The gap in the market is what most inspired Watson to found SickBird. “I’m constantly inspired by the desire to see more women and POC creators and business owners as decision makers in the industry,” she explains. She is proud to have brought SickBird to a place where the company can independently fund its own shows and develop its own intellectual property. Now, says Watson, the challenge is to grow while maintaining quality. “I never want to be one of those companies that just mindlessly creates content.”
For young people looking to tap into their life purpose, Watson offers this advice. “For a lot of people, finding your passion and purpose is hard. It’s important to try a lot of things to see what you like. Sitting around and waiting for something to happen is never the answer.
Watson offers his own career path as an example. She started in New York but was unable to stay due to her visa expiring. She had to go back to live with her parents and start over. Meanwhile, instead of sitting still, she has made finding a new job her job.

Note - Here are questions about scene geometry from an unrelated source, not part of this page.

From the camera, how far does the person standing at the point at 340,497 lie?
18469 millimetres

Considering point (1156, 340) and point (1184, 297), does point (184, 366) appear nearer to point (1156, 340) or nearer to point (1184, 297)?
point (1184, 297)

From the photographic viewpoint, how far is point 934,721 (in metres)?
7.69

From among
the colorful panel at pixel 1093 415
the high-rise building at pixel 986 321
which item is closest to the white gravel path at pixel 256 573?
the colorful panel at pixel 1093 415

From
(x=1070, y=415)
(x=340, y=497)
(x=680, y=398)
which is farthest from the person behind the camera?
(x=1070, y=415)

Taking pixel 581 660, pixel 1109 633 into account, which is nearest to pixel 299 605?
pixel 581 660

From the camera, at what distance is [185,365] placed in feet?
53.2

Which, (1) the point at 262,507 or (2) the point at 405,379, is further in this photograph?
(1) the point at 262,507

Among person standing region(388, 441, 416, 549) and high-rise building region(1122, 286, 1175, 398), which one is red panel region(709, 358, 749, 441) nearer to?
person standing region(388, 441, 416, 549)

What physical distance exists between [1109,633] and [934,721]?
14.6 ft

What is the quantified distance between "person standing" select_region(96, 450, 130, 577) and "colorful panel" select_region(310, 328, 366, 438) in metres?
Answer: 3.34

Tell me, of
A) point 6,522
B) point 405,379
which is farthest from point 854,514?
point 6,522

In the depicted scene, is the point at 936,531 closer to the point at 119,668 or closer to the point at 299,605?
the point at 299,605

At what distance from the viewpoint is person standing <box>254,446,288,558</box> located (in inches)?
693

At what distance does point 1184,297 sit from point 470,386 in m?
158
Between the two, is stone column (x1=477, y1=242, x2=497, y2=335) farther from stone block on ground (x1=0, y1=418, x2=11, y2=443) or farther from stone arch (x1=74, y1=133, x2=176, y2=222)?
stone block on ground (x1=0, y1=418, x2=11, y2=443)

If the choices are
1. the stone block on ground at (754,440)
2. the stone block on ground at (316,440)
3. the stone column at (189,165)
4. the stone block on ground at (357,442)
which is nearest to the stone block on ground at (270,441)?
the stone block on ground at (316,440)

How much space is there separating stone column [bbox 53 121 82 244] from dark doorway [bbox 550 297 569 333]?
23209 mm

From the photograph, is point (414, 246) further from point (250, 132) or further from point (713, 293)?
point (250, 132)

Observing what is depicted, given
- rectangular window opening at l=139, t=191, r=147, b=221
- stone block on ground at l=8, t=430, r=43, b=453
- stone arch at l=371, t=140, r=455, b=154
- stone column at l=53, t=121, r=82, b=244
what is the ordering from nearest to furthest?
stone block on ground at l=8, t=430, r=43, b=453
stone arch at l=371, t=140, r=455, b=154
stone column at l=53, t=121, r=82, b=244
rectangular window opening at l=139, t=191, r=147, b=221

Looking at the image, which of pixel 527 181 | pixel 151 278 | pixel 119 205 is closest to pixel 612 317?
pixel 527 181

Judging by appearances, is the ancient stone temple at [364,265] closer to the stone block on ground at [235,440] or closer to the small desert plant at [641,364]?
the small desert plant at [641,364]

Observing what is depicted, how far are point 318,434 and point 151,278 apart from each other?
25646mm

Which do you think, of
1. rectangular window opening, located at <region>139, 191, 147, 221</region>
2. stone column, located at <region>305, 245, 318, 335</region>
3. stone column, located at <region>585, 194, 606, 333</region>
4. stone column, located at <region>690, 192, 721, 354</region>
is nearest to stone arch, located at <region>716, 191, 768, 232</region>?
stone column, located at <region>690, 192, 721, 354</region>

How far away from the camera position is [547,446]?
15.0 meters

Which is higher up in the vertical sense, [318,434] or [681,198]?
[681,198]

She worked full time sending her resume to people on LinkedIn, studying the career paths of people she admired, researching other companies she found interesting, and engaging in a routine of not feeling out of control of their own life.
Ultimately, Watson says, she succeeded with SickBird by keeping operating expenses extremely low and hiring a variety of people who were passionate about their work. “My team really enjoys the content we create and finds it entertaining. It sounds so simple, but I know it sets us apart.